There’s an even more glaring missed opportunity in "Fall." Rory shares a conversation with her now-estranged father Christopher, asking him why he didn’t fight harder to be in her life, and whether he thinks Lorelai being a single mom was the right decision. In retrospect, it’s clear Rory is asking him these questions because she knows she’s pregnant, and is wrestling with whether to involve the father. That’s what she’s wrestling with. Not whether to keep the baby. What if, instead of that strange and stiff conversation between Rory and Christopher, we’d instead seen a scene where Rory asks Lorelai if she ever considered terminating her own pregnancy? It could be an immensely powerful moment between them, and a logical follow-up to their fight over Rory using Lorelai’s story as fodder for her book — Rory could pass it off as research, but after the final four words it would become clear she’s trying to decide whether to keep her own child.

Gilmore Girls: A Year In The Life premiered at a terrifying moment for women in America, a time when abortion rights are under threat in ways that nobody could have predicted during the revival’s production. Abortion on television has never been more accepted, but abortion in the U.S. is a different story.

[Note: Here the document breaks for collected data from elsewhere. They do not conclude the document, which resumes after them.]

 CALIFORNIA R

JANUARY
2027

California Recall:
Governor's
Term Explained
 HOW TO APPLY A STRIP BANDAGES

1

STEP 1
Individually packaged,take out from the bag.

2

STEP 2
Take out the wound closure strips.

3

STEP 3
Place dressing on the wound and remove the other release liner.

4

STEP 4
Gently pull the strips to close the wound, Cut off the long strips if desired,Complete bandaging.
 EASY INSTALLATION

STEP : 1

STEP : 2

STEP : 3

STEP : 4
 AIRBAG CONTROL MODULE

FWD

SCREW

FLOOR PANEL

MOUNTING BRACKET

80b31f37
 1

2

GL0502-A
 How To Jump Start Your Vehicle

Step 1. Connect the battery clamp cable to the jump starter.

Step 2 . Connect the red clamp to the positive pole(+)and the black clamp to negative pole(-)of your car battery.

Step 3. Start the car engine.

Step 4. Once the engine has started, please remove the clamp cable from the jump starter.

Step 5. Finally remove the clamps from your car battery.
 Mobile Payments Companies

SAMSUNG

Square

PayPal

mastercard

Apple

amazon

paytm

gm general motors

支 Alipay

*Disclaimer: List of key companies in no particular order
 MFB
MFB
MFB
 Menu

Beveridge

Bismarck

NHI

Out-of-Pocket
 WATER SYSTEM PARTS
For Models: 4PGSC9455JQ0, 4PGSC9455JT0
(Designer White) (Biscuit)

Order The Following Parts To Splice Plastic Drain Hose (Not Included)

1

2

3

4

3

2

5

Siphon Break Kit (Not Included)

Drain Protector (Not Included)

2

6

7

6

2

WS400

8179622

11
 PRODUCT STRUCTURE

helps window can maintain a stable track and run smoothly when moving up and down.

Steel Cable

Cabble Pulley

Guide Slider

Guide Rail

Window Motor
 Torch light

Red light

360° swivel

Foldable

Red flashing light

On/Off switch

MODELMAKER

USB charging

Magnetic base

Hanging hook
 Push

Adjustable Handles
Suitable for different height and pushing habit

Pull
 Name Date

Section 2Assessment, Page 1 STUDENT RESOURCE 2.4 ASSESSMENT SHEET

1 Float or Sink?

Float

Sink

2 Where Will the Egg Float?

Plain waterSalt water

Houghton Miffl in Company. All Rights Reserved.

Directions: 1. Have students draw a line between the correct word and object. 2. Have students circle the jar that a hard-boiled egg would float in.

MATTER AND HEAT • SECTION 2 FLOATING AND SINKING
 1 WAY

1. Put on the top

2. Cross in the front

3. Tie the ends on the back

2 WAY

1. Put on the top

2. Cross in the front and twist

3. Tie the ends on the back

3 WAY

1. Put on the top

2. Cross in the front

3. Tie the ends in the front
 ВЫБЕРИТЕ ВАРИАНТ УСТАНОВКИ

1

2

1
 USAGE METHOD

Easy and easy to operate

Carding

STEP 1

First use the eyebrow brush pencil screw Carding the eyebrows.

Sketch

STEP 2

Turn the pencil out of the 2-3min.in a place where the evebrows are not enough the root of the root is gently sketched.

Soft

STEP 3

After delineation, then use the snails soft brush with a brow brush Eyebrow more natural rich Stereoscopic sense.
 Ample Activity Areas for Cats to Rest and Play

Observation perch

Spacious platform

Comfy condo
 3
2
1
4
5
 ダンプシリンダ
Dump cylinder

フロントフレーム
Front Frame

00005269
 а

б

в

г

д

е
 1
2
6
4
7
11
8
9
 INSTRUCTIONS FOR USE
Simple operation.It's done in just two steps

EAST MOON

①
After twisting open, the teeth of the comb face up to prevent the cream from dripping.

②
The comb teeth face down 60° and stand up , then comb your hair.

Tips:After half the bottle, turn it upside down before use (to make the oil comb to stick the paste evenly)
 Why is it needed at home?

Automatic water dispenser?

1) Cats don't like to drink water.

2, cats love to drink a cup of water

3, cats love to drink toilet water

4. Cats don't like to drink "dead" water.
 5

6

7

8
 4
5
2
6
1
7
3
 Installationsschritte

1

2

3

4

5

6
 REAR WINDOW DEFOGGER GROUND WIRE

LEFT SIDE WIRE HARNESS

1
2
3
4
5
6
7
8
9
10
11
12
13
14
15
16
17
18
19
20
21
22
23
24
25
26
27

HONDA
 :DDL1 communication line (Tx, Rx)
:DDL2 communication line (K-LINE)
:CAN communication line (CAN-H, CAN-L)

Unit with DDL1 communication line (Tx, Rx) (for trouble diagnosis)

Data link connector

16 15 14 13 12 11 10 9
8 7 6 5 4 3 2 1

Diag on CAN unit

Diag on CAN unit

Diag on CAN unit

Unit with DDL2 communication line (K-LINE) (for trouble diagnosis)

I’m glad that Amy Sherman-Palladino has made her own stance clear in interviews, and I’m glad that in her mind, Rory Gilmore has the right to choose. But Gilmore Girls as a show has consistently chosen to remove itself from the conversation about abortion, mining drama out of multiple unplanned pregnancies without ever acknowledging their termination as a possibility. It is not, and never has been, an openly pro-choice show.